The SQL is as follows:

select kylin_country.name
from kylin_sales inner join kylin_account on kylin_sales.buyer_id = kylin_account.account_id
inner join kylin_country on kylin_account.account_country = kylin_country.country

The above model can answer this SQL.

Example 2

The model is defined as [Table A] Left Join [Table B] Left Join [Table C] Inner Join [Table D] Left Join [Table E]

The SQL is as follows: [Table A] Inner Join [Table B] Inner Join [Table C] Inner Join [Table D] Left Join [Table E]

The above model can answer this SQL.

Scene Two

SQL has the following characteristics: [Table A] Left Join [Table B] and any column of [Table B] in the filter condition has a non-null constraint, then the SQL semantics is equivalent to [Table A] Inner Join [Table B].

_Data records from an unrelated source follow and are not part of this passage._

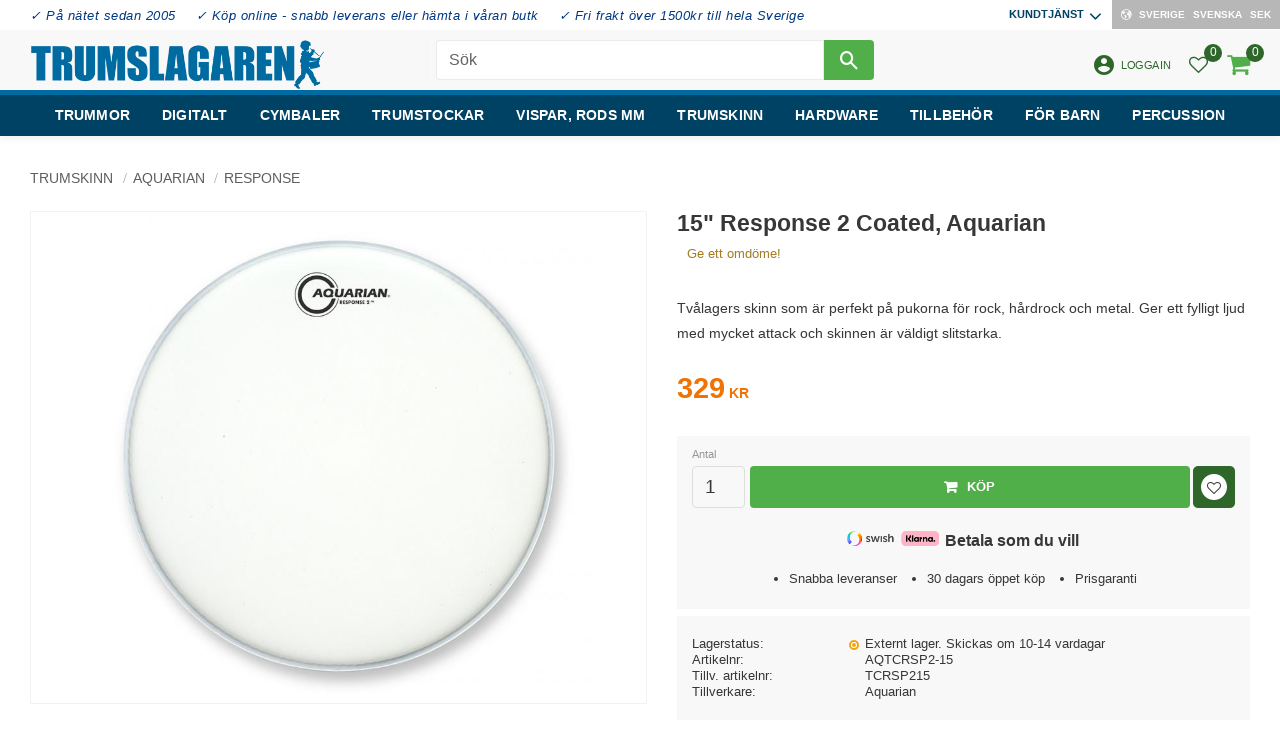

--- FILE ---
content_type: application/javascript; charset=utf-8
request_url: https://reviewsonmywebsite.com/js/embed.js?v=8
body_size: 1421
content:
(function(window) {
    var WIDGET_TYPE_SWIPER = [2, 5, 6];
    var WIDGET_SCROLL = [3, 6];

    /******** Load jQuery if not present *********/
    if (window.jQuery === undefined || window.jQuery.fn.jquery !== '2.2.4') {
        var script_tag = document.createElement('script');
        script_tag.setAttribute("type","text/javascript");
        script_tag.setAttribute("src",
            "//cdnjs.cloudflare.com/ajax/libs/jquery/2.2.4/jquery.min.js");
        if (script_tag.readyState) {
            script_tag.onreadystatechange = function () { // For old versions of IE
                if (this.readyState == 'complete' || this.readyState == 'loaded') {
                    scriptLoadHandler();
                }
            };
        } else { // Other browsers
            script_tag.onload = scriptLoadHandler;
        }
        // Try to find the head, otherwise default to the documentElement
        (document.getElementsByTagName("head")[0] || document.documentElement).appendChild(script_tag);
    } else {
        window.jQueryRomw = window.jQuery;
        main();
    }

    /******** Called once Our! jQuery has loaded ******/
    function scriptLoadHandler() {
      window.jQueryRomw = $.noConflict(true)
      if (typeof window.jQuery === 'undefined') {
        window.jQuery = window.jQueryRomw
      }
      main()
    }

    /******** Our main function ********/
    function main() {
        window.jQueryRomw(document).ready(function($) {
            // load css and js
            $('head').append('<link rel="stylesheet" type="text/css" href="//cdnjs.cloudflare.com/ajax/libs/font-awesome/4.7.0/css/font-awesome.min.css" />');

Using kylin.query.join-match-optimization-enabled=true configuration, Kylin can support Left Join model to answer the above equivalent semantic Inner Join query.

The columns with non-null constraints need to meet the condition: they should be isNotNull filter conditions, isNotNull corresponds to common comparison operators: =, <>, >, <, <=, >=, like, In, not like, not in etc.

isNull filter conditions like IS NULL do not have non-null constraint.

At the same time, the filter conditions IS DISTINCT FROM and CASE WHEN is not supported for the time being, thus will be automatically ignored. See the known limitation 1.

Example 1

The model is defined as: TEST_ACCOUNT left join TEST_ORDER left join TEST_ACCOUNT

There are SQL as follows, which can hit the above model because there is a non-null constraint filter condition.

select SUM(a.ITEM_COUNT) as SUM_ITEM_COUNT
from TEST_KYLIN_FACT a
left join TEST_ORDER b on a.ORDER_ID = b.ORDER_ID
inner join TEST_ACCOUNT c on b.BUYER_ID = c.ACCOUNT_ID
where c.ACCOUNT_COUNTRY ='CN' and (c.ACCOUNT_COUNTRY like'%US' or c.ACCOUNT_COUNTRY is null)

Example 2

The model is defined as: [Table A] inner join [Table B]

There are SQL as follows that can hit this model:

A left join B where B.nonfk = '123' and B.col1 in ('ab','ac')
A left join B where A.col is null and B.col1 like 'xxx'
A left join B where B.col between 100 and 100000
A left join B where A.fk is null and B.col1 ='something'
A left join B where b.col ='something' and (b.col ='xxx' or b.col is null)
A left join B where abs(b.col) = 123
A left join B where floor(b.col) = 123

The following SQL cannot hit this model:

A left join B where B.col1 = 'xx' or A.col2 = 'yy'
A left join B where B.col1 = 'xx' or B.col2 is null

Scene Three

Now there is the model [Table A] Left Join [Table B] left join [Table C].

The following SQL is as follows, you can hit this model:

A inner join B inner join C where C.col ='abc'

The reason is that the columns in table C have non-null constraints, so the query can be equivalent to:

A LEFT_OR_INNER join B LEFT_OR_INNER join C where C.col ='abc'

Scene three is a mixture of scene one and scene two.

Known limitations

  1. For Scene two, judgment of non-null constraints don't include NOT SIMILAR TO, CASE WHEN expressions.
  2. Also for scene two, judgment of non-null constraints don't include aggregation functions like HAVING SUM(PRICE)>0.